The breakout star from the hit show Euphoria, Chloe Cherry, and Grammy-award-winning singer SZA will star in a new comedy called Tuna Melt, alongside Eddie Huang.
Huang, who also wrote and will direct the movie in addition to starring in it, is collaborating with Scooter Braun and James Sin for SB Projects, according to Deadline, along with Andrew Swett and Aaron Ryder from Ryder Picture Company.
The movie is described as a Pulp Fiction meets High Fidelity, which means it’s a really bloody love story involving a music store and a lot of ex girlfriends, maybe? SZA was cast to play Huang’s love interest, but it’s not known yet what role Cherry will handle in the film.
Huang is a multi-talented personality who made his directorial premiere in the 2021 basketball movie Boogie, which he also wrote and starred in. His book Fresh Off the Boat: A Memoir was used as source material for the ABC show Fresh Off the Boat. That show lasted six seasons. He’s also hosted cooking shows and was tasked to produce a show called Panda for Showtime about pressed pills.
The movie will be singer SZA’a first foray into acting. SZA was born Solána Imani Rowe and her debut album CTRL went double platinum. She teamed up with Kendrick Lamar for the song “All the Stars” for the Black Panther soundtrack — a song that climbed all the way to the top ten of the Billboard charts.

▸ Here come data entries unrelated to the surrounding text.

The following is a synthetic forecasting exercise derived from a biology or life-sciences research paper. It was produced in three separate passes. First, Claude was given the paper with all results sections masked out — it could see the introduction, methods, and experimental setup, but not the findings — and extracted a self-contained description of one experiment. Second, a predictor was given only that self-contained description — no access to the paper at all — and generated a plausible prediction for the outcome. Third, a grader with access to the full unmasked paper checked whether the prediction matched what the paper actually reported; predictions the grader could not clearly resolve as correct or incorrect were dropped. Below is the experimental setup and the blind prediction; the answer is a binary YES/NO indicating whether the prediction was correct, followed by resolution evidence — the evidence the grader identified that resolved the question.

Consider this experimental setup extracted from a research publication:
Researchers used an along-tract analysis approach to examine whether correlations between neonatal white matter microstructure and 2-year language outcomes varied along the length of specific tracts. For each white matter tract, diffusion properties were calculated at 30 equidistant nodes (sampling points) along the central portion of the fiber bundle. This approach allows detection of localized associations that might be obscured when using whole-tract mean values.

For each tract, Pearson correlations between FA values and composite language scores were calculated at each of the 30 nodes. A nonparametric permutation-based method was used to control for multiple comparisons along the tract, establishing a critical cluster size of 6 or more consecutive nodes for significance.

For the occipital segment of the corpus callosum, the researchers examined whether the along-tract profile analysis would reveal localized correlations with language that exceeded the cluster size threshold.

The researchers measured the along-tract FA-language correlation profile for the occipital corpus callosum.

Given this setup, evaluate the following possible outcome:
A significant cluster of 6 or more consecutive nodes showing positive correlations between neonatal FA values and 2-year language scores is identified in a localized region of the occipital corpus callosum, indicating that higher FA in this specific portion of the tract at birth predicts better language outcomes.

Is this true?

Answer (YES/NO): NO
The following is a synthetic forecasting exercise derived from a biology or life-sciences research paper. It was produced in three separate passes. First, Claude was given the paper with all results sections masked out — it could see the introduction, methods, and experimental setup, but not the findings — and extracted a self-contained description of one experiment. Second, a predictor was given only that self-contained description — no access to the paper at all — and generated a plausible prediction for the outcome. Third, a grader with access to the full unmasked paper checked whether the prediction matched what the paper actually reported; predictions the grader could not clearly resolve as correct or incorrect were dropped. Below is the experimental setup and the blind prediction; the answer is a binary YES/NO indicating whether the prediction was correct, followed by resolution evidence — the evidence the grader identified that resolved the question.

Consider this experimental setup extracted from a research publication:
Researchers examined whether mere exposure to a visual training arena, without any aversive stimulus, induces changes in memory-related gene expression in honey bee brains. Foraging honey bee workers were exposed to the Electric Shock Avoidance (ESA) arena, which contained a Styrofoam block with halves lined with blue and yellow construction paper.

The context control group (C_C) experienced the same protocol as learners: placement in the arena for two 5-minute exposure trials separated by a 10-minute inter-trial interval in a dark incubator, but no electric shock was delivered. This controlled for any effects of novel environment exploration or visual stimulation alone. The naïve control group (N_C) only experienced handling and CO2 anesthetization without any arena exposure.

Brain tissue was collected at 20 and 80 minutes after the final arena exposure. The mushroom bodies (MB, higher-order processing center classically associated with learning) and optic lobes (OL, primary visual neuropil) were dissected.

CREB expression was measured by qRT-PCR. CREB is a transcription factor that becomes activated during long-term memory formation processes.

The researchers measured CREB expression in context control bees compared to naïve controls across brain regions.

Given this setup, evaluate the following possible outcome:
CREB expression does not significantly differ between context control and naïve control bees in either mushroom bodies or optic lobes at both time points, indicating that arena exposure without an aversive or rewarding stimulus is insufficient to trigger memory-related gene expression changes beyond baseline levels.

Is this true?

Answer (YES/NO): NO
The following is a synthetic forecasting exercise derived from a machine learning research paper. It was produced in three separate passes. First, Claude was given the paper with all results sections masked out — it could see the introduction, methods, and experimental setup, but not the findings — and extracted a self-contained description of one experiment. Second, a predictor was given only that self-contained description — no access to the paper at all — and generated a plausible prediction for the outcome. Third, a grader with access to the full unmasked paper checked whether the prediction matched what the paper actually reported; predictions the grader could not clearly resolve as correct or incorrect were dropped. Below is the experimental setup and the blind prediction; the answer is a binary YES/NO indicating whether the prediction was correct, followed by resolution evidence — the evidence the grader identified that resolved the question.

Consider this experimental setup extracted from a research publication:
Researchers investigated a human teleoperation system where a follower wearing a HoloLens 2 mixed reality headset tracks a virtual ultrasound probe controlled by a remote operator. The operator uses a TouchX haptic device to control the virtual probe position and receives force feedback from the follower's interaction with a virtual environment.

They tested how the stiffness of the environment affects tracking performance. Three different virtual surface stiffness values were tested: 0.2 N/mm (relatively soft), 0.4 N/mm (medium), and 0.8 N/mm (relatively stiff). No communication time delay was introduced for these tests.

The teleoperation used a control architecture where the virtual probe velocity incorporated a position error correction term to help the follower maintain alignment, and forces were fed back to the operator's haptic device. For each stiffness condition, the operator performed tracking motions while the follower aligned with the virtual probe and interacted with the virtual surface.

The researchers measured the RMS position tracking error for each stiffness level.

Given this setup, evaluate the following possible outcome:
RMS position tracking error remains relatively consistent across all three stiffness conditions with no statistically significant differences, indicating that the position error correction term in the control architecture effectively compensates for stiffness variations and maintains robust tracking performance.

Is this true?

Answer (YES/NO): NO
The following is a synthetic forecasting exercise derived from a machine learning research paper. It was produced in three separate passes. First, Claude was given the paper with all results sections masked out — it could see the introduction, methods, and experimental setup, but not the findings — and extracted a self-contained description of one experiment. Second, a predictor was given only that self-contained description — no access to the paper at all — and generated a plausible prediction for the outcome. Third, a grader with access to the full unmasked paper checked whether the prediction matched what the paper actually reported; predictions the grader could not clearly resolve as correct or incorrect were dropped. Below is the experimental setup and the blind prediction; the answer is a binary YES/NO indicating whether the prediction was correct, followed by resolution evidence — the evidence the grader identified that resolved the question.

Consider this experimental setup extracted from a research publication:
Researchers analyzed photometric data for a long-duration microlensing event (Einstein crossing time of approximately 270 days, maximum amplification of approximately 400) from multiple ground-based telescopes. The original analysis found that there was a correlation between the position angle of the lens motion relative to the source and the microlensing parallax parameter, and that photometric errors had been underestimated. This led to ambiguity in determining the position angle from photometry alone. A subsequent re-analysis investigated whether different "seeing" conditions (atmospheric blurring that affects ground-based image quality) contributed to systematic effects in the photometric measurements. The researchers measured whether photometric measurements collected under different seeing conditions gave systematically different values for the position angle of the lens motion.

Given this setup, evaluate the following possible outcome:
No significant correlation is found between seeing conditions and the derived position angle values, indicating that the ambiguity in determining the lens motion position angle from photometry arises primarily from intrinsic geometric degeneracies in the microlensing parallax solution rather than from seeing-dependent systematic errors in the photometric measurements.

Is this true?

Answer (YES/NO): NO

Cherry’s next project is a sci movie called www.RachelOrmont.com. She’s the breakout star from the second season of the HBO series Euphoria.
Huang said he likes to challenge audiences and offer alternatives to all the white coming of age stories out there, especially with Boogie.
“It was always white people in school that were like, ‘Oh, I love Catcher in the Rye, I love Holden Caulfield,’” Huang told Variety last year.. “And I’m like, well, let me present you with a quite unlikable Asian character and see if you love him in the same way.”
He said teen movies were always very manufactured and never felt real.
“All of us kind of suck as teens. None of us are really that good at being people yet. And a lot of the characters you see in teenage or YA films, they’re very manufactured and they’re almost like either all good or all bad. I wanted to show a character that just struggled becoming a man.”
Tuna Melt, however, sounds like a decidedly different type of movie, with a hit man as its protagonist. There’s no release date for the movie just yet but we’ll keep you posted.